Exercise brief: Every line from the one that contains "In this observable" to the last line of the listing below should be quoted verbatim. Pictures are excluded.

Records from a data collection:
-=-=-
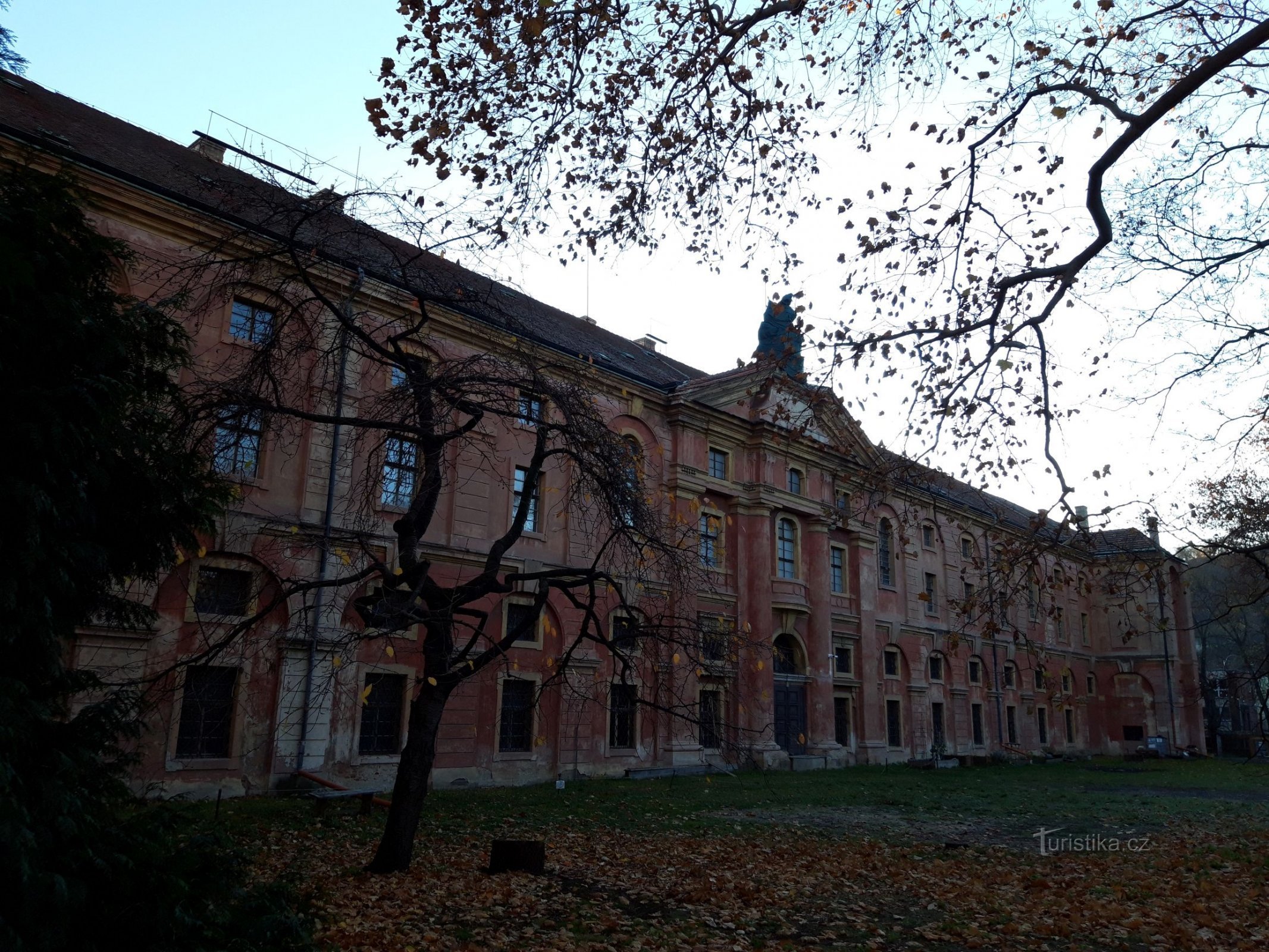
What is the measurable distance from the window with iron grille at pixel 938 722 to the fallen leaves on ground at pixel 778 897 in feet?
84.0

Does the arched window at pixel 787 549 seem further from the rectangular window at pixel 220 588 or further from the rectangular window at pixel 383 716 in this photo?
the rectangular window at pixel 220 588

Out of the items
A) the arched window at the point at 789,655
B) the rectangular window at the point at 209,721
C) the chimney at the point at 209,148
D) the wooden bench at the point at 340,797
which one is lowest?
the wooden bench at the point at 340,797

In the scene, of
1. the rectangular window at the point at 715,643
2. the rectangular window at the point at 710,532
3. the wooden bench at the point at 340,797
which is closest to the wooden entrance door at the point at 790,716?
the rectangular window at the point at 710,532

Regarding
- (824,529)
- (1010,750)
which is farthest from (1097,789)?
(1010,750)

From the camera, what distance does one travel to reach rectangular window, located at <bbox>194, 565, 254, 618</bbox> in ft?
57.9

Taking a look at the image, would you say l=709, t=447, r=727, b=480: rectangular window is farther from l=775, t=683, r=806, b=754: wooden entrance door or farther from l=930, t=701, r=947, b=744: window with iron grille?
l=930, t=701, r=947, b=744: window with iron grille

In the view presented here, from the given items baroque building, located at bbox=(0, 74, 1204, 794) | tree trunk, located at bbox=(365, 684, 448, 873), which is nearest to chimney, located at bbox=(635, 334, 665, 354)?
baroque building, located at bbox=(0, 74, 1204, 794)

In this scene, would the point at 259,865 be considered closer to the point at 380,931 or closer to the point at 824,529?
the point at 380,931

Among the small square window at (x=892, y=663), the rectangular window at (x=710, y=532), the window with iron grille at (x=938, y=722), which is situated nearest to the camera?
the rectangular window at (x=710, y=532)

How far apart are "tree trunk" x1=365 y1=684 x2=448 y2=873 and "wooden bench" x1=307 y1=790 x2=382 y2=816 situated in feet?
15.6

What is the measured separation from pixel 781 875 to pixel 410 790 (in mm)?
4324

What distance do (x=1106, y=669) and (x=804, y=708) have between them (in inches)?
1215

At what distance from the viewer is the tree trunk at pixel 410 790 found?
394 inches

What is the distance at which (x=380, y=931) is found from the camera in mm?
7676
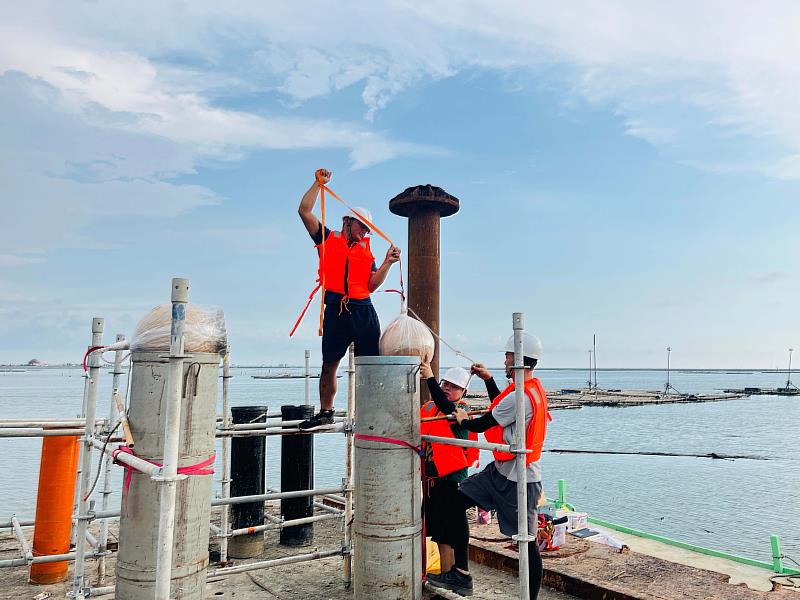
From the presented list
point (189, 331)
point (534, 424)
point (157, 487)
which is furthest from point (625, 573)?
point (189, 331)

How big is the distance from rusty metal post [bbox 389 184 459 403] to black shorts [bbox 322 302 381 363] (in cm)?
155

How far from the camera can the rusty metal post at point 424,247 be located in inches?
286

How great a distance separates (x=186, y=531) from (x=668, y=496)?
24556mm

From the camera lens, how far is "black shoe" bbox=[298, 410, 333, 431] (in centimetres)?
571

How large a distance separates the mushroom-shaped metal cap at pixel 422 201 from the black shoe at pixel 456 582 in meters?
4.19

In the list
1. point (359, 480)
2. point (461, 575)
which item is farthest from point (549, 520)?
point (359, 480)

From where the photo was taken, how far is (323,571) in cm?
611

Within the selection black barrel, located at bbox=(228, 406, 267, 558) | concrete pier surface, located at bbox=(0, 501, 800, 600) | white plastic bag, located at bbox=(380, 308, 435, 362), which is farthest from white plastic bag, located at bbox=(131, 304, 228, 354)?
black barrel, located at bbox=(228, 406, 267, 558)

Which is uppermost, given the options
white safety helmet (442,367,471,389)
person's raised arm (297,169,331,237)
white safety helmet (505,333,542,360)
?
person's raised arm (297,169,331,237)

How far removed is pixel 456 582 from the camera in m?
5.19

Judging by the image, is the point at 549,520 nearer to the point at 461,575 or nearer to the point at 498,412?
the point at 461,575

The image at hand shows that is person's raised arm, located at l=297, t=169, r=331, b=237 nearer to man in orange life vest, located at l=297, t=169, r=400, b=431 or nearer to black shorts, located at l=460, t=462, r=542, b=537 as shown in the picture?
man in orange life vest, located at l=297, t=169, r=400, b=431

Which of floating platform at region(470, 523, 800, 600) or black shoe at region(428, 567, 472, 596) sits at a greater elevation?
black shoe at region(428, 567, 472, 596)

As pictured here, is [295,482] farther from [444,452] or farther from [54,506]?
[444,452]
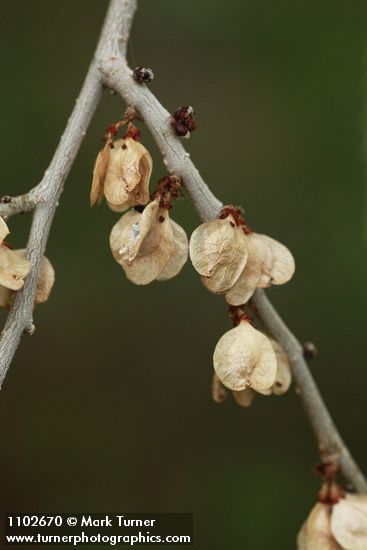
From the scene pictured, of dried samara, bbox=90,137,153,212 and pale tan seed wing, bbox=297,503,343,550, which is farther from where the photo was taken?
pale tan seed wing, bbox=297,503,343,550

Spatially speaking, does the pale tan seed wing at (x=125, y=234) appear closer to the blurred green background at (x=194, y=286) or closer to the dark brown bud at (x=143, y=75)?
the dark brown bud at (x=143, y=75)

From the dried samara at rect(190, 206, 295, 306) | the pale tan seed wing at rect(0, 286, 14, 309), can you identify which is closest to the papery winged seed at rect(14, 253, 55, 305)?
the pale tan seed wing at rect(0, 286, 14, 309)

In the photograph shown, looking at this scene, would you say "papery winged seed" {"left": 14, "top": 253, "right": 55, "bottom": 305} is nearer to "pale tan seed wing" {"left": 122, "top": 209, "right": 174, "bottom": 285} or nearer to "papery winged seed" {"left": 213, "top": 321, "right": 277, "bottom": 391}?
"pale tan seed wing" {"left": 122, "top": 209, "right": 174, "bottom": 285}

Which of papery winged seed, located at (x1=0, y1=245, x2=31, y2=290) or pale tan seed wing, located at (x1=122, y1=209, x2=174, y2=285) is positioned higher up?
pale tan seed wing, located at (x1=122, y1=209, x2=174, y2=285)

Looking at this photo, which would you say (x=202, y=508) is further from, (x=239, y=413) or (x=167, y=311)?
(x=167, y=311)

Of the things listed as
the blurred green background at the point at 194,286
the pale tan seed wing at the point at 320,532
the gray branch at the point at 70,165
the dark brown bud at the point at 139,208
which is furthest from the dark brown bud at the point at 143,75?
the blurred green background at the point at 194,286
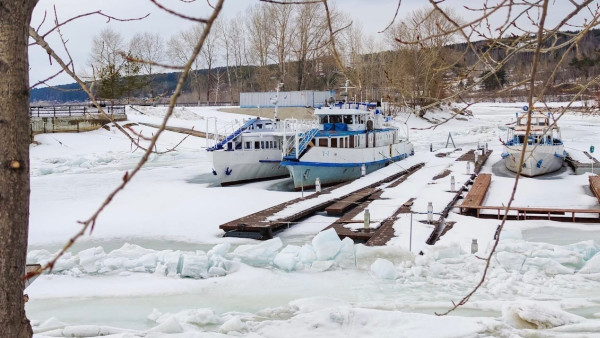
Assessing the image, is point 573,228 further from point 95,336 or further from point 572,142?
point 572,142

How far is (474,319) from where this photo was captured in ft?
27.1

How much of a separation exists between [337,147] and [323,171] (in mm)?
1441

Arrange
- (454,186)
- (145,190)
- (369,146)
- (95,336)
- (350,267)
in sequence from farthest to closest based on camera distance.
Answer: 1. (369,146)
2. (145,190)
3. (454,186)
4. (350,267)
5. (95,336)

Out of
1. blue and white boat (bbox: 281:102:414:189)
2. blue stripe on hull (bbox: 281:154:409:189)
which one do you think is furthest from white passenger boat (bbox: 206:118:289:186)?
blue stripe on hull (bbox: 281:154:409:189)

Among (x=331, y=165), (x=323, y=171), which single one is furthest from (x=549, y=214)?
(x=323, y=171)

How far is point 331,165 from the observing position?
987 inches

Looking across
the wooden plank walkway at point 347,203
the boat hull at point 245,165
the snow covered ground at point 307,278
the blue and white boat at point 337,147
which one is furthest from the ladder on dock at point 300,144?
the snow covered ground at point 307,278

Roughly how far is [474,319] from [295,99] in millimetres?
47099

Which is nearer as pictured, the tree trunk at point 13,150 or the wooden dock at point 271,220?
the tree trunk at point 13,150

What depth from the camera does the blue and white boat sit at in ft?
79.9

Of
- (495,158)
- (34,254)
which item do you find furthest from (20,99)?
(495,158)

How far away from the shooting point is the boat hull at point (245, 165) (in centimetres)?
2539

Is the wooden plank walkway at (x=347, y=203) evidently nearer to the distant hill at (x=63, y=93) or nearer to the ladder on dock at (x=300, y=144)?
the ladder on dock at (x=300, y=144)

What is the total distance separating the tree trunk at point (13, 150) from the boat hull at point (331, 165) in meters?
20.4
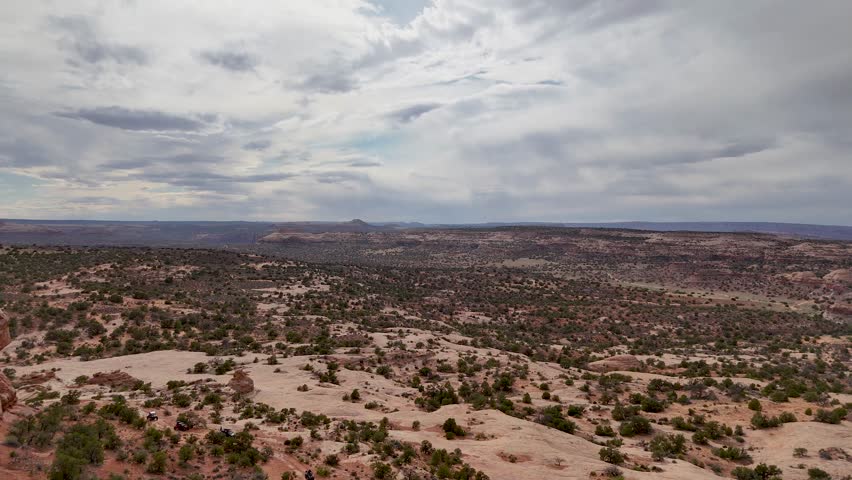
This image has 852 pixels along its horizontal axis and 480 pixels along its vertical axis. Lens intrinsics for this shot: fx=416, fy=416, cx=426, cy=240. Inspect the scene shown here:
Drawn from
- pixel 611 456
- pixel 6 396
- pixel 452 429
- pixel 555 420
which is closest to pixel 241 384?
pixel 6 396

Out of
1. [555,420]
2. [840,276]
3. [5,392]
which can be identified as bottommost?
[555,420]

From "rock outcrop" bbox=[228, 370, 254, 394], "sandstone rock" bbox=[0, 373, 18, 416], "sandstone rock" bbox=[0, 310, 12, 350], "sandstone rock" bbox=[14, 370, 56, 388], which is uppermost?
"sandstone rock" bbox=[0, 310, 12, 350]

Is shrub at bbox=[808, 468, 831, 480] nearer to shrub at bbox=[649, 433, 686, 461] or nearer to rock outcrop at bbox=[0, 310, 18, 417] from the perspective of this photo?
shrub at bbox=[649, 433, 686, 461]

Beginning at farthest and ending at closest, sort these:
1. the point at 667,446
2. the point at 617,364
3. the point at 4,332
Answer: the point at 617,364 < the point at 667,446 < the point at 4,332

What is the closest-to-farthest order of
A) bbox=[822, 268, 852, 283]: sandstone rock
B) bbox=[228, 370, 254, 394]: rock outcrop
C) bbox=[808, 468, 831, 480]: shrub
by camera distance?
bbox=[808, 468, 831, 480]: shrub < bbox=[228, 370, 254, 394]: rock outcrop < bbox=[822, 268, 852, 283]: sandstone rock

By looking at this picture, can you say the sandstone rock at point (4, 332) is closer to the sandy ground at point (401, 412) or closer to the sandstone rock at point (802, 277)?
the sandy ground at point (401, 412)

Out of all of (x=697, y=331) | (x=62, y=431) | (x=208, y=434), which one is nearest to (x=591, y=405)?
(x=208, y=434)

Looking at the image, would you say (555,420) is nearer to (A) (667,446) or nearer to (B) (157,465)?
(A) (667,446)

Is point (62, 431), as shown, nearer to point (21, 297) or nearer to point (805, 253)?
point (21, 297)

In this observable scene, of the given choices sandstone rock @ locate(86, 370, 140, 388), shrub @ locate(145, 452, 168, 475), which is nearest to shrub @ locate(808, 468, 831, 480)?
shrub @ locate(145, 452, 168, 475)
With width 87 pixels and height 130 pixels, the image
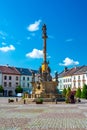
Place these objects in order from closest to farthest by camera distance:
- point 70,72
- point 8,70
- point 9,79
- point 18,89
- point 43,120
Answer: point 43,120 → point 70,72 → point 18,89 → point 9,79 → point 8,70

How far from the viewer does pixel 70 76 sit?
343ft

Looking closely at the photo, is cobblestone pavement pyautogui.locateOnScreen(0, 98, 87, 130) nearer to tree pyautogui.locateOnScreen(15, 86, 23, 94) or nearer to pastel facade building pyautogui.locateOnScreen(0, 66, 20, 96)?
tree pyautogui.locateOnScreen(15, 86, 23, 94)

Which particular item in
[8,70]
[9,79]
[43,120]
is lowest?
[43,120]

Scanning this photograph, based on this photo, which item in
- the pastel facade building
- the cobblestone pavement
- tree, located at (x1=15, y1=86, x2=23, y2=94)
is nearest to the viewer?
the cobblestone pavement

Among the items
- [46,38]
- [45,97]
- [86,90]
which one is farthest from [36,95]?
[86,90]

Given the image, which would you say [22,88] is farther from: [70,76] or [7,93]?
[70,76]

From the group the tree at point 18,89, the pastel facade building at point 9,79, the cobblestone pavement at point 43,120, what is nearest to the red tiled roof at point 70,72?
the tree at point 18,89

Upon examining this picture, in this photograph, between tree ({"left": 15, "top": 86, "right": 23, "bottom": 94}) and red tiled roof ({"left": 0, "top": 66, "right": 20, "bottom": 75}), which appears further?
-=-=-
Response to the exercise:
In this observable scene, of the given choices sandstone rock @ locate(86, 370, 140, 388), shrub @ locate(145, 452, 168, 475), which is nearest to shrub @ locate(808, 468, 831, 480)?
shrub @ locate(145, 452, 168, 475)
With width 87 pixels and height 130 pixels, the image
Place these objects in order from closest to farthest by camera distance:
- point 70,72
- point 8,70
- point 9,79
- point 18,89
- point 43,120
Answer: point 43,120 → point 70,72 → point 18,89 → point 9,79 → point 8,70

How far from the viewer does pixel 70 76 sit?
343ft

Looking closely at the photo, is cobblestone pavement pyautogui.locateOnScreen(0, 98, 87, 130) nearer to tree pyautogui.locateOnScreen(15, 86, 23, 94) or nearer to pastel facade building pyautogui.locateOnScreen(0, 66, 20, 96)?
tree pyautogui.locateOnScreen(15, 86, 23, 94)

Which particular item in
[8,70]
[9,79]
[43,120]
is lowest?
[43,120]

Scanning this photograph, based on this photo, which item in
- the pastel facade building
- the cobblestone pavement
- tree, located at (x1=15, y1=86, x2=23, y2=94)
is nearest to the viewer?
the cobblestone pavement

Among the items
- [46,38]
- [45,97]
- [86,90]
which one is farthest from [36,95]?
[86,90]

Given the image, which would you say [22,88] is farther from: [70,76] or [7,93]?
[70,76]

From the group the tree at point 18,89, the pastel facade building at point 9,79, the cobblestone pavement at point 43,120, what is nearest to the red tiled roof at point 70,72?
the tree at point 18,89

Upon examining this picture, in this photograph, between tree ({"left": 15, "top": 86, "right": 23, "bottom": 94}) and red tiled roof ({"left": 0, "top": 66, "right": 20, "bottom": 75}), which appears further?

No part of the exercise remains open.